Dentro do quadro acima apresentado, o movimento social de trabalhadores em economia solidária, caracteriza-se como patrocinado, tanto de natureza não estatal como estatal. A partir de meados da década de 1990 cresce o patrocínio estatal nesse campo com a iniciativa de apoio de governos locais progressistas e sua parceria com as incubadoras populares; a criação da SENAES em 2003, ligada ao Ministério do Trabalho, caracteriza-se como um marco importante do apoio estatal Federal ao movimento.

No II Encontro Nacional de Economia Solidária, ocorrido em junho de 2003, em Brasília, foi criado o FBES composto por Empreendimentos Solidários (60%), Entidades de Fomento como Cáritas, Ibase, Incubadoras de Universidades (20%) e Rede de Gestores Públicos (20%). Importante observar que os apoiadores do movimento e os gestores públicos vieram ao encontro constituído enquanto rede, enquanto que a base social efetiva do movimento social de trabalhadores em economia solidária, organizados nos empreendimentos solidários, não haviam ainda organizado sua rede.

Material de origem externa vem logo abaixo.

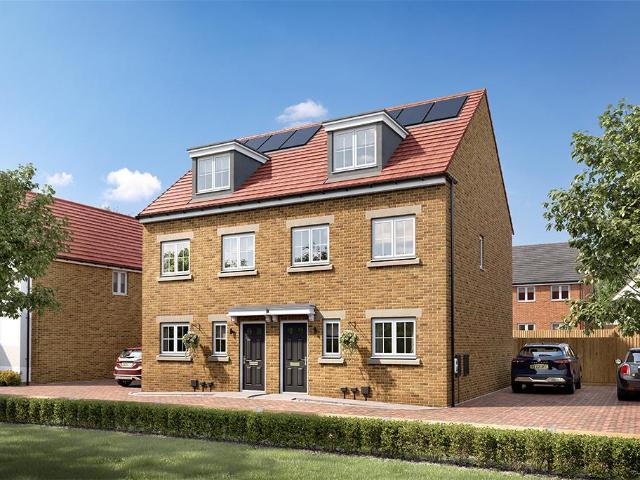 House for sale in East Ayton, North Yorkshire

Diferindo da economia informal que lança mão de produtos fabricados pelo mercado e os revende, sempre na lógica pessoal, a economia popular, segundo França Filho e Laville (2004), utiliza-se das necessidades locais, dos saberes também local e da solidariedade entre os membros da comunidade, sendo o regime de mutirão um exemplo clássico desse tipo de economia. Caracteriza-se como uma economia que garante uma reprodução simples da vida e não acontece para além do território em que está inserida. O desafio do desenvolvimento de empreendimentos solidários a partir dessa realidade está em se garantir o salto de qualidade, para que ocorra uma reprodução mais complexa da vida, articulando necessidades econômicas do grupo com atuação em redes locais e regionais e, para além do econômico, na luta por direitos sociais.